Dennis Aabo (Volontario nello studio clinico)

“I miei bambini sono stati entusiasti della sperimentazione clinica. Durante la loro visita a Roma, mi hanno soprannominato il "ragazzo dei cavi" per la presenza di tutti quei cavi attaccati su di me.”. “La reazione sensoriale è stata incredibile. Potevo sentire cose che non ero riuscito a sentire per più di nove anni.

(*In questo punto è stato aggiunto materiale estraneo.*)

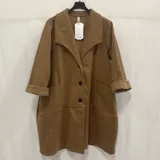 Giacche(D) Genere Giacca a vento Donna Autunno/Inverno Made in Italia Quotidiano Vari Colori Oversize — foto 5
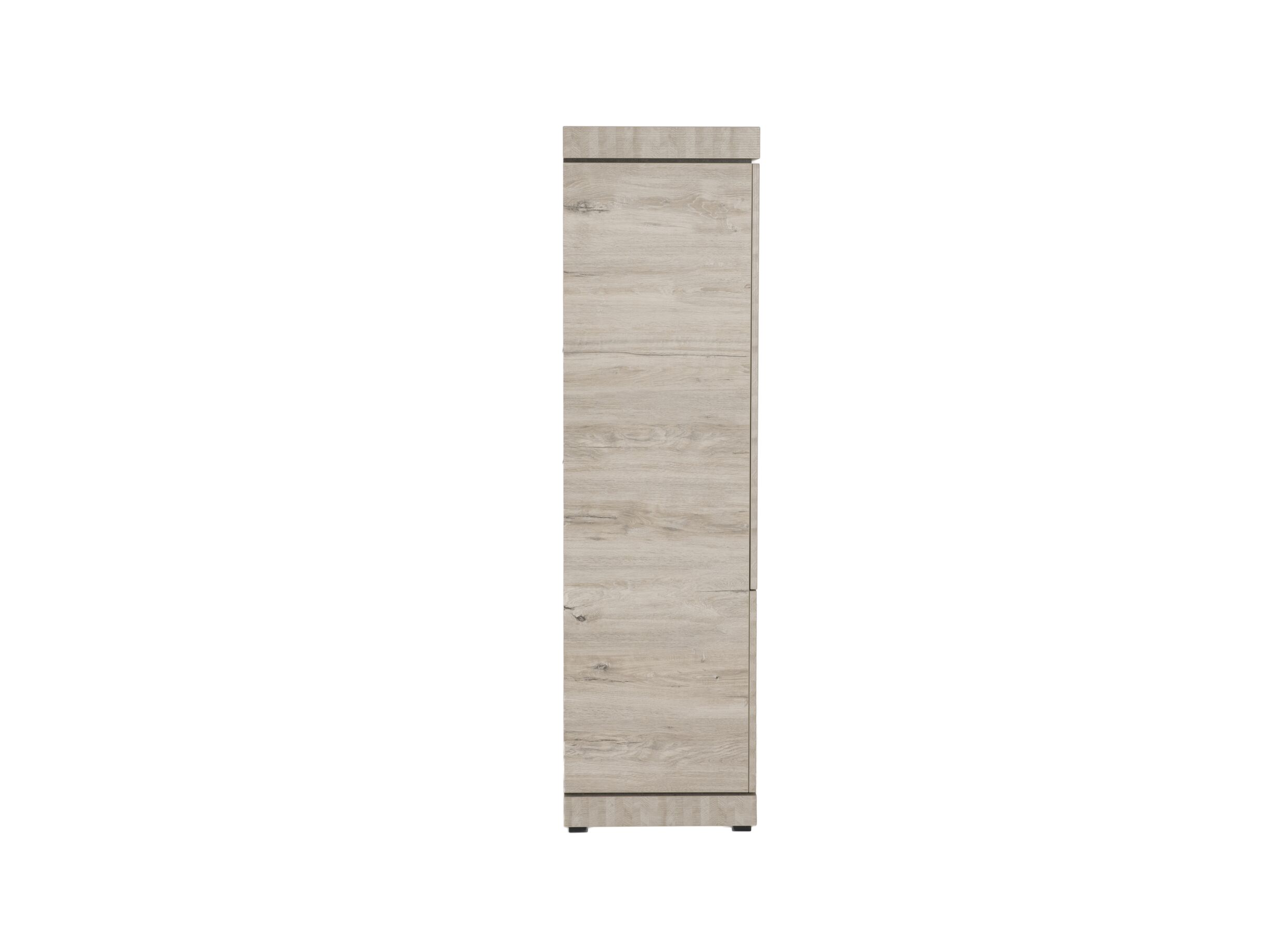 Vitrine Etna 125cm - décor - chêne millenium/gris clair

Quando ho tenuto un oggetto, potevo percepire se fosse morbido o duro, tondo o quadrato”. Parlando a proposito della protesi convenzionale che egli indossa solitamente. “Funziona come un freno di una moto. Quando stringi il freno, la mano si chiude. Quando ti rilassi, la mano si apre”.

 

Silvestro Micera

Professore dell’EPFL e della Scuola Superiore Sant’Anna di Pisa

“Questa è la prima volta in neuroprotesica in cui la reazione sensoriale è stata ‘restaurata’ e usufruita da un amputato in tempo reale, per controllare un arto artificiale”, afferma Micera, che aggiunge: “Questi risultati aprono a possibilità cliniche molto promettenti a favore degli amputati. Nel giro di pochi anni a partire da adesso, questa tecnologia potrebbe diventare clinicamente disponibile. Per me è incredibile vedere che la reazione sensoriale sta diventando possibile. Lo sognavo e stavo lavorando per questo, fin da quando ero studente di dottorato quindici anni fa”.

 

Paolo Maria Rossini

Direttore dell’Istituto di Neurologia, Policlinico Gemelli di Roma

“Come qualsiasi intervento chirurgico non di routine, preparare il nostro paziente a ricevere la protesi è stato impegnativo. Ma una volta che diventa la procedura standard, non ho alcun dubbio che questo tipo di micro-chirurgia potrebbe essere effettuata in un'ora o più in anestesia locale . La sfida più grande per garantire prestazioni ottimale, di lunga durata è stata di collegare correttamente il tronco del nervo con gli elettrodi e impedir loro di scivolare intorno al punto di inserimento. Nel prossimo futuro, speriamo di realizzare connessioni nervo-elettrodi che rimangano completamente funzionale per anni”.

 

Stanisa Raspopovic

Ricercatore dell’EPFL e della Scuola Superiore Sant’Anna

“Eravamo preoccupati per la ridotta sensibilità dei nervi di Dennis perché non erano più stati usati da oltre nove anni. Eppure, siamo riusciti a riattivare il suo senso del tatto. E' stato un momento molto emozionante quando, dopo infinite ore di test sulla mano artificiale (potenziata sensorialmente), Dennis si rivolse a noi e disse con incredulità, ' questo è magico! Riesco a sentire la chiusura della mia mano amputata!'. Tutto il tempo e le risorse investite per il ripristino delle sensazioni della mano di Dennis convergevano e trovavano finalizzazione durante lo studio clinico. E' stato il culmine di molti anni di ricerca sui microelettrodi”.